In an earlier post I wrote: “Life being good is maybe one of those deep dark profound and scary secrets that virtually nobody in America really believes anymore…”.
Now I’m sure some readers ran right over that without hardly a second look, but others might have stopped and thought: Really? What is this guy talking about? How can it be “scary” for life to be good? What is so “deep and dark” about that?
Well, think about it.
What most of us really believe is that it’s good to be comfortably sheltered from life. At least most of it.
Stop a minute to imagine living as a stone-age hunter-gatherer; dressed in animal skins and living outside everyday. Sun, rain, and wind. Digging roots with a stick, and chasing down deer with a spear. Hands in blood and dirt on a daily basis. Sitting by an open fire in the evening, the whole family sleeping together every night.
Now imagine life as a well-off suburban white-collar worker. 90% of your time spent indoors. Dressed in clothes bought at a store. Working on a computer. Hands soft and clean. Wearing deodorant. Picking up plastic-wrapped dinner at the supermarket on the way home. Watching the nature channel on a plasma TV, maybe going mountain biking on the weekend. The kids tucked away in their own rooms each night.
Where on this continuum is your life? How about your dream life?
The Lakota philosopher John (Fire) Lame Deer put it this way:
I think white people are so afraid of the world they don’t want to see, feel, smell or hear it.
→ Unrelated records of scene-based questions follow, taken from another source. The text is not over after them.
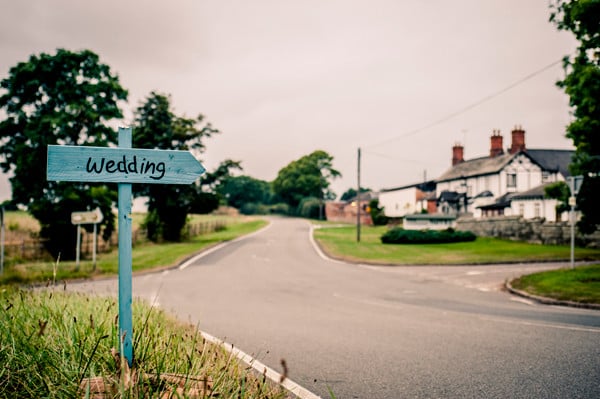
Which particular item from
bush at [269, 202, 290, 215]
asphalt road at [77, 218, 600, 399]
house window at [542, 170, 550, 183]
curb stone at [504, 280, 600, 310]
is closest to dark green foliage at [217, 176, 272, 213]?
bush at [269, 202, 290, 215]

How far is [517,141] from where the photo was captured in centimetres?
5569

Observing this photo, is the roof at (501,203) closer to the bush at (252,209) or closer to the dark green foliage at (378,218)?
the dark green foliage at (378,218)

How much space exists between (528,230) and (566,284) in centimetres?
2147

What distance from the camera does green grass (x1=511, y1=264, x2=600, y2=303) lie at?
38.8 feet

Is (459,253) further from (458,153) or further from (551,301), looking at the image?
(458,153)

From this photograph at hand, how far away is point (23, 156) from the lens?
969 inches

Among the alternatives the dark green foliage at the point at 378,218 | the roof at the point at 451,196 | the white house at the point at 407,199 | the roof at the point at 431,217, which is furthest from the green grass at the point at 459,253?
the white house at the point at 407,199

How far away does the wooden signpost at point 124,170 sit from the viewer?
391 centimetres

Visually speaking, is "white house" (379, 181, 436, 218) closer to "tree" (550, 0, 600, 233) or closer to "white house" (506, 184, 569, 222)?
"white house" (506, 184, 569, 222)

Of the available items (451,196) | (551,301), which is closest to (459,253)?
(551,301)

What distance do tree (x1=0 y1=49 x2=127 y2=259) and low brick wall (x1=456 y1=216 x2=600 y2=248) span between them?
29830 millimetres

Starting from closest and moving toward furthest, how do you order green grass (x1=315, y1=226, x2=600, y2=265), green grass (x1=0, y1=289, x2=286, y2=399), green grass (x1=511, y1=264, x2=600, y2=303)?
green grass (x1=0, y1=289, x2=286, y2=399), green grass (x1=511, y1=264, x2=600, y2=303), green grass (x1=315, y1=226, x2=600, y2=265)

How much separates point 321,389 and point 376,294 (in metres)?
8.64

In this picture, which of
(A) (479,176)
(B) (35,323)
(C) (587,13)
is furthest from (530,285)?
(A) (479,176)
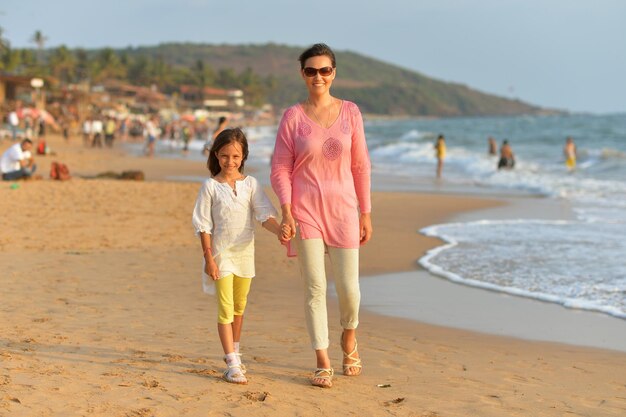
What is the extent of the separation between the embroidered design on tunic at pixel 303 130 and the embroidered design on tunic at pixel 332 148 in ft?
0.36

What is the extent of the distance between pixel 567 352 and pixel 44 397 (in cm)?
360

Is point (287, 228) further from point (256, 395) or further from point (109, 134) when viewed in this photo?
point (109, 134)

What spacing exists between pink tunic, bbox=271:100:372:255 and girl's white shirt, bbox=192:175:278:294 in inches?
5.9

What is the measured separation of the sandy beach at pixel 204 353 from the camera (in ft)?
14.8

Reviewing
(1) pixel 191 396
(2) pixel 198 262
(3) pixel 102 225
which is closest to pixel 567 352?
(1) pixel 191 396

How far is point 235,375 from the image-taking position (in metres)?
4.79

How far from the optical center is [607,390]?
516cm

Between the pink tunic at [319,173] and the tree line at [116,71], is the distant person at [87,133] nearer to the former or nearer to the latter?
the tree line at [116,71]

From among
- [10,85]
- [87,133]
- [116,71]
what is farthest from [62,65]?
[87,133]

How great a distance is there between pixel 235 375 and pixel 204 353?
864 mm

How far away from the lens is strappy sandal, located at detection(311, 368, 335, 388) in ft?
15.8

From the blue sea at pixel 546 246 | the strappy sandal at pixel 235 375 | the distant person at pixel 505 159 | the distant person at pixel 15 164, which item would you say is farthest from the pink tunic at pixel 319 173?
the distant person at pixel 505 159

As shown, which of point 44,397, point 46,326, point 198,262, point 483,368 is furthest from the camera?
point 198,262

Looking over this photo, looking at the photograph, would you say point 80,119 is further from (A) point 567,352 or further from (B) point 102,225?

The feeling of rain and snow on your face, being numbed by an icy wind and thawing out before a smoking fire, coming out of a hot sweat bath and plunging into a cold stream, these things make you feel alive, but you don’t want them any more. Living in boxes which shut out the heat of the summer and the chill of the winter, living inside a body that no longer has a scent, hearing noise from the hi-fi instead of listening to the sounds of nature, watching some actor on TV having a make-believe experience when you no longer experience anything for yourself, eating food without taste – that’s your way. It’s no good.
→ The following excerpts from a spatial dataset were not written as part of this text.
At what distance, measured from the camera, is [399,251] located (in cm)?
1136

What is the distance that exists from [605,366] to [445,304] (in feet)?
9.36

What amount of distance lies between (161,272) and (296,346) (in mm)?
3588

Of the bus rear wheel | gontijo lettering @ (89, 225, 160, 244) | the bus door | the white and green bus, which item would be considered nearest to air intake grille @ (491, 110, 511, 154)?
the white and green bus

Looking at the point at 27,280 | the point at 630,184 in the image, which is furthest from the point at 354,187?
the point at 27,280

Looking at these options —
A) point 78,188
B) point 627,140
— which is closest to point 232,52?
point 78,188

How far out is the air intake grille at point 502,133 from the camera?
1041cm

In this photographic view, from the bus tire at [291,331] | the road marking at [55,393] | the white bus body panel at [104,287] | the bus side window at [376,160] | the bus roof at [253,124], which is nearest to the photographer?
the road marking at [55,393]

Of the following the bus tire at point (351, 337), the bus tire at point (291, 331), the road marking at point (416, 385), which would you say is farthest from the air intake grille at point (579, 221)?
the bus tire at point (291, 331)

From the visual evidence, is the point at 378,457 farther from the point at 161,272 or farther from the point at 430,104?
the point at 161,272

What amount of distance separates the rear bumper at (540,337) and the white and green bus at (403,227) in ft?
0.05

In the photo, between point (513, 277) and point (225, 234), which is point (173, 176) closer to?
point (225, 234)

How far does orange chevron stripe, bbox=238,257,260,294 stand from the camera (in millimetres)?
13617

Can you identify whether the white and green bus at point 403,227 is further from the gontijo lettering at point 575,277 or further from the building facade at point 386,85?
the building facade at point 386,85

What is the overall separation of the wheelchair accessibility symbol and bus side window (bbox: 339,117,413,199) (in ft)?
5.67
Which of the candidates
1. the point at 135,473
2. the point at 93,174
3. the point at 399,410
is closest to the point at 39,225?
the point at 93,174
Yeah…when I first read those words, I have to admit they stung a bit, then tingled. They stung and tingled like only the truth does.
But the more time I’ve spent diving into nature then coming back to mainstream America, the more it seems to me that the goal of the American way of life is to shield us from as much reality as possible.
We shield ourselves behind a wall of stuff. And media. And division of labor.
Only about 2% of Americans farm anymore (though, to be fair, a much larger number of us do grow food in gardens). At best, 5% of Americans hunt. Only about 1% of Americans build shelter, and an even smaller percentage make clothing.
The fundamental realities of life are food, clothing, shelter — and most of us just don’t do them anymore.
Then we use phrases like “the real world” to refer to the economy. As if green pieces of paper with presidents faces printed on them were more real than meat and blood and roots and dirt and wind and rain. As if the lawyers or bankers who live in the suburbs and make enough money to drive Mercedes are somehow more successful in “the real world” than the cash-poor back-country hicks who get their hands mucky hunting, fishing, growing a garden, working on their old beater trucks, building shacks and raising snot-nosed kids.
But we’re told that the great thing about modern civilization is that it’s “freed” so many of us from having to do these very things.
So we can do what, exactly?
Well, from what I’ve seen we fill life with trivial pursuits. Most of us work less-than-meaningful jobs, we kiss our bosses butts, and we shop. We watch TV, mow lawns, and hang out on Facebook. As if the basic necessities of life were things best avoided. Because “life is good” is mostly just true in small doses. Maybe on the weekends, after a few beers.
But what if life really is good?
What if there is nothing more worthwhile in this world for a man to do than feel hunger, hunt, and bring meat home to his family? Or for a woman, than to be a provider, to dig roots and pick berries — to feed, clothe, and shelter her children?